Os dois coletaram e analisaram dados durante 17 semanas a partir das redes de programas como Kazaa, Morpheus, SoulSeek etc. Fatores como congestionamento, duração dos downloads e feriados escolares foram todos levados em consideração. Cruzaram os dados com informações oficiais sobre vendas de CDs nos Estados Unidos e compararam as informações com métodos estatísticos – para determinar se a venda de um álbum cai à medida em que fazem o download dele com mais freqüência. O “brilhante” resultado da pesquisa: não existe conexão entre queda nas vendas e download.

É “brilhante”, entre aspas, porque não é novidade alguma. É mais do mesmo. Há anos são realizadas pesquisas do gênero. O espaço obtido na imprensa é sempre considerável, todas as vezes, mas não adianta. O poder [e o lobby, há de se convir] da indústria é maior. E ainda maior do que o lobby é a falta de informação e a (in)conseqüente falta de vontade de se informar da maioria das pessoas. Sobretudo nos Estados Unidos, por incrível que pareça. Os acadêmicos de agora, da pesquisa, afirmam que, na pior das hipóteses, um CD precisaria ser baixado da internet 5 mil vezes para que deixasse de ser vendido nas lojas.

O estudo sugere que para 25% dos discos mais comercializados – quer dizer, aqueles cujas vendas ultrapassem 600 mil cópias — um disco a mais foi vendido para cada 150 downloads. Significa que os downloads prejudicam os álbuns menos populares, com vendas entre 36 mil cópias ou menos. Em termos gerais, isso pode até gerar um efeito benéfico, pois os lucros da indústria vêm, justamente, dos discos mais vendidos.

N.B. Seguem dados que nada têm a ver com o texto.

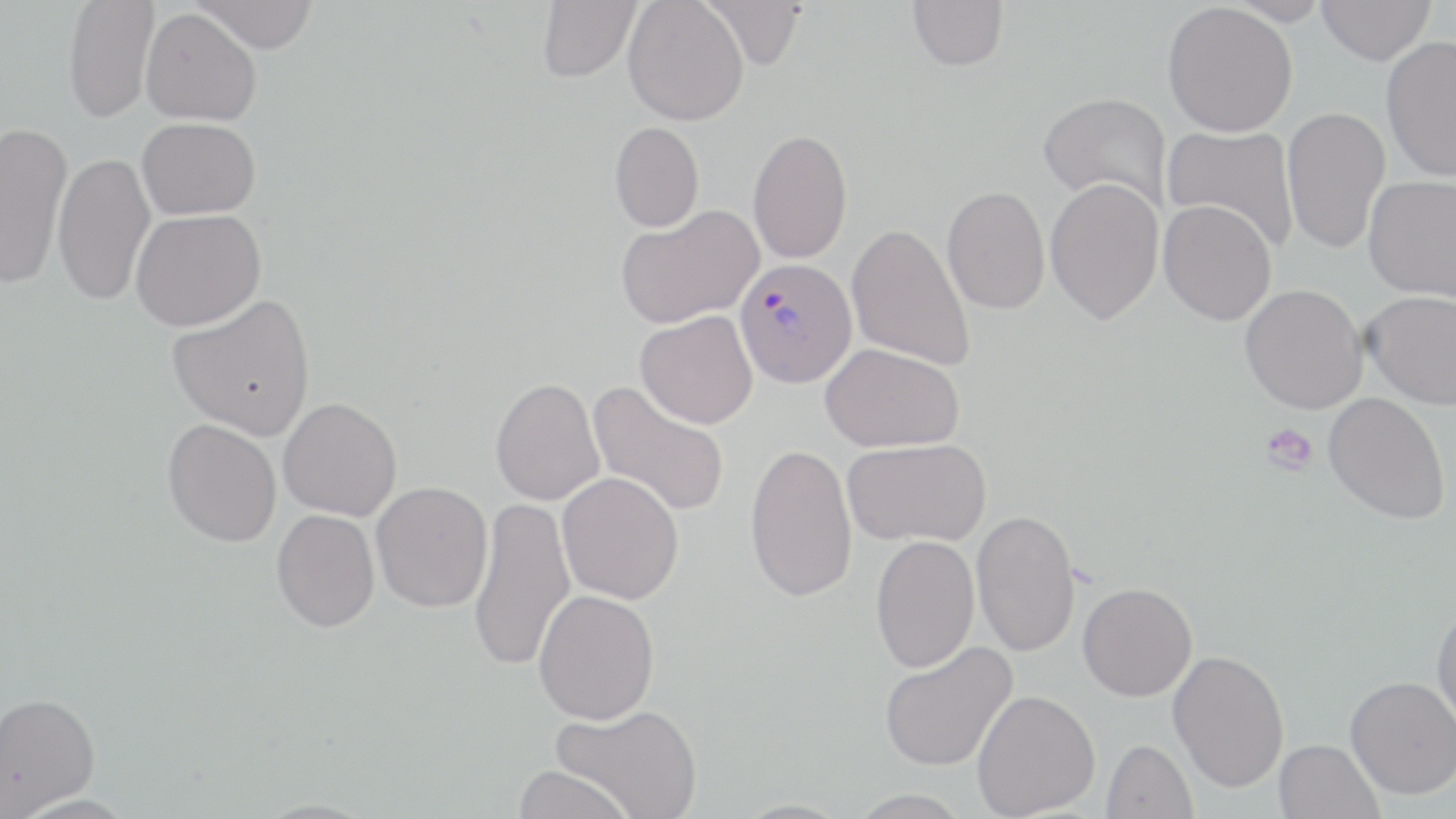

slide-level diagnosis = Plasmodium vivax
magnification = 1000x
field of view = single
platelet locations = approximate bounding boxes as named x1/y1/x2/y2 corners in pixels: (x1=1261, y1=424, x2=1318, y2=476)
image size = 1456×819 pixels
Plasmodium vivax-infected red blood cell locations = approximate bounding boxes as named x1/y1/x2/y2 corners in pixels: (x1=734, y1=258, x2=857, y2=388)
preparation = thin blood film
stain = May-Grünwald-Giemsa
uninfected red blood cell locations = approximate bounding boxes as named x1/y1/x2/y2 corners in pixels: (x1=63, y1=0, x2=159, y2=123), (x1=190, y1=0, x2=319, y2=54), (x1=536, y1=0, x2=641, y2=82), (x1=623, y1=0, x2=748, y2=126), (x1=699, y1=0, x2=808, y2=70), (x1=1223, y1=0, x2=1332, y2=26), (x1=1317, y1=0, x2=1435, y2=65), (x1=907, y1=1, x2=1008, y2=71), (x1=1162, y1=2, x2=1298, y2=137), (x1=141, y1=8, x2=261, y2=126), (x1=1381, y1=35, x2=1456, y2=182), (x1=1039, y1=92, x2=1172, y2=212), (x1=1282, y1=106, x2=1391, y2=255), (x1=137, y1=117, x2=261, y2=219), (x1=0, y1=121, x2=71, y2=290), (x1=608, y1=122, x2=704, y2=232), (x1=1162, y1=125, x2=1299, y2=254), (x1=748, y1=128, x2=852, y2=264), (x1=52, y1=152, x2=156, y2=306), (x1=1363, y1=175, x2=1456, y2=302), (x1=1045, y1=178, x2=1164, y2=325), (x1=941, y1=186, x2=1050, y2=315), (x1=1158, y1=200, x2=1277, y2=325), (x1=616, y1=205, x2=764, y2=329), (x1=130, y1=209, x2=266, y2=331), (x1=847, y1=223, x2=976, y2=372), (x1=1240, y1=283, x2=1368, y2=413), (x1=1362, y1=290, x2=1456, y2=410), (x1=167, y1=294, x2=316, y2=440), (x1=635, y1=310, x2=758, y2=429), (x1=821, y1=343, x2=965, y2=452), (x1=490, y1=376, x2=605, y2=506), (x1=587, y1=380, x2=730, y2=519), (x1=1324, y1=392, x2=1451, y2=525), (x1=278, y1=397, x2=401, y2=520), (x1=163, y1=419, x2=282, y2=547), (x1=842, y1=437, x2=991, y2=547), (x1=745, y1=443, x2=858, y2=604), (x1=557, y1=472, x2=684, y2=604), (x1=371, y1=481, x2=493, y2=612), (x1=468, y1=495, x2=575, y2=674), (x1=971, y1=508, x2=1081, y2=658), (x1=271, y1=509, x2=380, y2=632), (x1=870, y1=535, x2=980, y2=673), (x1=1078, y1=581, x2=1198, y2=701), (x1=533, y1=589, x2=660, y2=724), (x1=1431, y1=604, x2=1456, y2=735), (x1=879, y1=640, x2=1017, y2=771), (x1=1168, y1=648, x2=1290, y2=794), (x1=1345, y1=676, x2=1456, y2=799), (x1=971, y1=689, x2=1100, y2=818), (x1=0, y1=691, x2=101, y2=816), (x1=550, y1=704, x2=704, y2=818), (x1=1101, y1=739, x2=1197, y2=819), (x1=1274, y1=739, x2=1384, y2=819), (x1=511, y1=765, x2=636, y2=818), (x1=847, y1=788, x2=972, y2=818)
modality = light microscopy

Para os pesquisadores, as vendas caíram por outros motivos, dentre os quais consta um bem interessante, pouco estudado: muita gente trocou os antigos LPs de vinil por CDs até a metade dos anos 90 e isso levou a uma explosão na comercialização dos discos, mas que depois voltou ao normal. As condições econômicas da maioria também não ajudam — e isso nos Estados Unidos, quanto mais no Brasil? A redução na quantidade de lançamentos de discos e a competição com novas formas de diversão, como DVD e videogames, também levam à diminuição das vendas.

Afinal, a gente tem que admitir: coisa boa para se comprar até tem. O que falta é a bufunfa.

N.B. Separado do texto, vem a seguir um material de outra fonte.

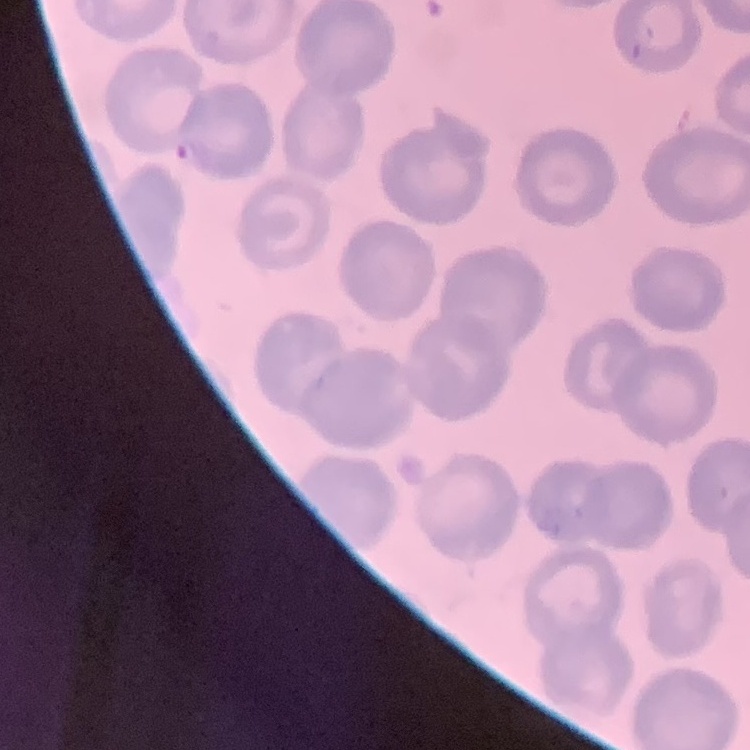
red blood cell morphology = no rouleaux formation
image type = one tile cut from a larger photomicrograph
preparation = thin blood smear
stain = Field's or Giemsa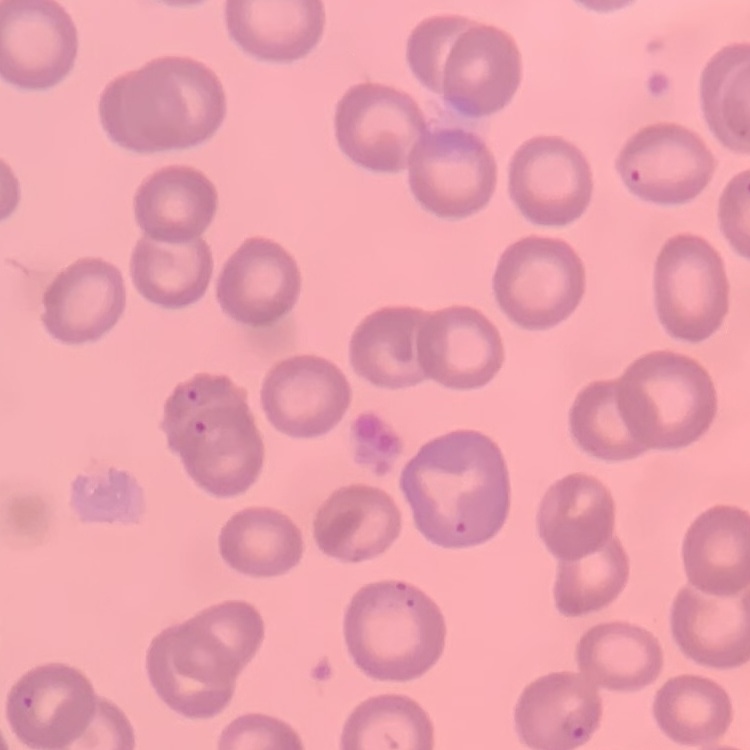

The erythrocytes exhibit no rouleaux formation. Thin peripheral smear. Stained with either Field's or Giemsa. One tile cut from a larger photomicrograph.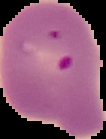
{
  "image_type": "segmented cell region on a black background",
  "image_size": "106×139 pixels",
  "preparation": "thin blood smear",
  "malaria_status": "parasitized"
}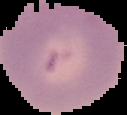

{
  "malaria_status": "uninfected",
  "image_size": "127×115 pixels",
  "image_type": "cell region segmented out of the field of view; surrounding area masked to black",
  "preparation": "thin blood smear"
}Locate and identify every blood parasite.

BOB, UM CRIMINOSO – O Congresso americano quer criminalizar de vez o uso, por parte de pessoas e usuários comuns, de programas para troca de arquivos na internet. Caso seja aprovada a medida, ficará muito mais fácil – quase um doce – para que o Departamento de Justiça incrimine formalmente alguém. Inclusive você, da sua casa, que baixou o último hit da novela das oito.

A medida, que por enquanto faz apenas circular no Congresso sem decisão formal de ser votada, prevê multas e prisões de até dez anos para quem compartilhe arquivos na rede. Batizaram a belezinha de “Protecting Intellectual Rights Against Theft and Expropriation Act of 2004”. Apelido: Pirate Act.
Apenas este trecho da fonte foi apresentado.